**EXERCISE REQUIREMENTS**
Every entry must be given again exactly.

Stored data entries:

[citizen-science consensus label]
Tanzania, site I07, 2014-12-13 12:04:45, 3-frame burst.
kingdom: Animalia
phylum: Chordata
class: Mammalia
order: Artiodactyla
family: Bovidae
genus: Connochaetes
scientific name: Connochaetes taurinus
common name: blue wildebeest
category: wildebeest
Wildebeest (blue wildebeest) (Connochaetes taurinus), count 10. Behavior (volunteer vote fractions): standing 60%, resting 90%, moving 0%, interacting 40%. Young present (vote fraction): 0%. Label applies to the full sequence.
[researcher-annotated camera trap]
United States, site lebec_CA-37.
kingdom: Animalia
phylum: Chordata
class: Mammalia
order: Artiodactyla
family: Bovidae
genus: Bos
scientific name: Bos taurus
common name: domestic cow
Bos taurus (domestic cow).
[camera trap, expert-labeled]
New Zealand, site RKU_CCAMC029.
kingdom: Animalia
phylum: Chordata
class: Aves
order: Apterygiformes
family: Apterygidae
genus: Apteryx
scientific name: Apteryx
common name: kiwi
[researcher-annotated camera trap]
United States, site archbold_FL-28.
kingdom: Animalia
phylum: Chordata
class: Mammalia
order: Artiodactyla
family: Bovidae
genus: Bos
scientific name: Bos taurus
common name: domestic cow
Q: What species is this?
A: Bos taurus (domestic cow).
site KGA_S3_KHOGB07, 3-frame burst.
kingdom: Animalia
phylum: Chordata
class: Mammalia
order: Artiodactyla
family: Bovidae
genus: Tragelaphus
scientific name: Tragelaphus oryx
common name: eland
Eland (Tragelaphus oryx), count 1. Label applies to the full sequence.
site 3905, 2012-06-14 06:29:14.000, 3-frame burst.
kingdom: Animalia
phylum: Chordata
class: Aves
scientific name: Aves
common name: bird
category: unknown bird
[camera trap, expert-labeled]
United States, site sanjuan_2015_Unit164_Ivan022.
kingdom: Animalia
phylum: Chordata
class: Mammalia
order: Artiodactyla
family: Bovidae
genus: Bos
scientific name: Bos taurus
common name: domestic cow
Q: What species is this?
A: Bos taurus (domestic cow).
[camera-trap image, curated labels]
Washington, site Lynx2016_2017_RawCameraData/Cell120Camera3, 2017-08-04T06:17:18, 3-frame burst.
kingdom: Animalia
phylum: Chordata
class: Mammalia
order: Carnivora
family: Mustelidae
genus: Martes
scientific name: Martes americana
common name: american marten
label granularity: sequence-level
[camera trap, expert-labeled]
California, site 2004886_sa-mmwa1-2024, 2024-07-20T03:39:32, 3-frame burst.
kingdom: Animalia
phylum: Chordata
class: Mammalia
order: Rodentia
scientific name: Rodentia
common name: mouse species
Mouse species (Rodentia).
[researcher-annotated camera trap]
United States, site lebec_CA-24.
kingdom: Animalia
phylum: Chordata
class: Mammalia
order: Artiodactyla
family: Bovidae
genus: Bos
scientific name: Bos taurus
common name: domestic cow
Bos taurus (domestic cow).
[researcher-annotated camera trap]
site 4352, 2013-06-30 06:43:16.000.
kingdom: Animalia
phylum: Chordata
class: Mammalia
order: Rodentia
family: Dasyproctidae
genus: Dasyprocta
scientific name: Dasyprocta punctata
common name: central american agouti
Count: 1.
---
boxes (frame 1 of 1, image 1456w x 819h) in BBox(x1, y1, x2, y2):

**RESULT OF THIS EXERCISE**
[citizen-science consensus label]
Tanzania, site I07, 2014-12-13 12:04:45, 3-frame burst.
kingdom: Animalia
phylum: Chordata
class: Mammalia
order: Artiodactyla
family: Bovidae
genus: Connochaetes
scientific name: Connochaetes taurinus
common name: blue wildebeest
category: wildebeest
Wildebeest (blue wildebeest) (Connochaetes taurinus), count 10. Behavior (volunteer vote fractions): standing 60%, resting 90%, moving 0%, interacting 40%. Young present (vote fraction): 0%. Label applies to the full sequence.
[researcher-annotated camera trap]
United States, site lebec_CA-37.
kingdom: Animalia
phylum: Chordata
class: Mammalia
order: Artiodactyla
family: Bovidae
genus: Bos
scientific name: Bos taurus
common name: domestic cow
Bos taurus (domestic cow).
[camera trap, expert-labeled]
New Zealand, site RKU_CCAMC029.
kingdom: Animalia
phylum: Chordata
class: Aves
order: Apterygiformes
family: Apterygidae
genus: Apteryx
scientific name: Apteryx
common name: kiwi
[researcher-annotated camera trap]
United States, site archbold_FL-28.
kingdom: Animalia
phylum: Chordata
class: Mammalia
order: Artiodactyla
family: Bovidae
genus: Bos
scientific name: Bos taurus
common name: domestic cow
Q: What species is this?
A: Bos taurus (domestic cow).
site KGA_S3_KHOGB07, 3-frame burst.
kingdom: Animalia
phylum: Chordata
class: Mammalia
order: Artiodactyla
family: Bovidae
genus: Tragelaphus
scientific name: Tragelaphus oryx
common name: eland
Eland (Tragelaphus oryx), count 1. Label applies to the full sequence.
site 3905, 2012-06-14 06:29:14.000, 3-frame burst.
kingdom: Animalia
phylum: Chordata
class: Aves
scientific name: Aves
common name: bird
category: unknown bird
[camera trap, expert-labeled]
United States, site sanjuan_2015_Unit164_Ivan022.
kingdom: Animalia
phylum: Chordata
class: Mammalia
order: Artiodactyla
family: Bovidae
genus: Bos
scientific name: Bos taurus
common name: domestic cow
Q: What species is this?
A: Bos taurus (domestic cow).
[camera-trap image, curated labels]
Washington, site Lynx2016_2017_RawCameraData/Cell120Camera3, 2017-08-04T06:17:18, 3-frame burst.
kingdom: Animalia
phylum: Chordata
class: Mammalia
order: Carnivora
family: Mustelidae
genus: Martes
scientific name: Martes americana
common name: american marten
label granularity: sequence-level
[camera trap, expert-labeled]
California, site 2004886_sa-mmwa1-2024, 2024-07-20T03:39:32, 3-frame burst.
kingdom: Animalia
phylum: Chordata
class: Mammalia
order: Rodentia
scientific name: Rodentia
common name: mouse species
Mouse species (Rodentia).
[researcher-annotated camera trap]
United States, site lebec_CA-24.
kingdom: Animalia
phylum: Chordata
class: Mammalia
order: Artiodactyla
family: Bovidae
genus: Bos
scientific name: Bos taurus
common name: domestic cow
Bos taurus (domestic cow).
[researcher-annotated camera trap]
site 4352, 2013-06-30 06:43:16.000.
kingdom: Animalia
phylum: Chordata
class: Mammalia
order: Rodentia
family: Dasyproctidae
genus: Dasyprocta
scientific name: Dasyprocta punctata
common name: central american agouti
Count: 1.
---
boxes (frame 1 of 1, image 1456w x 819h) in BBox(x1, y1, x2, y2):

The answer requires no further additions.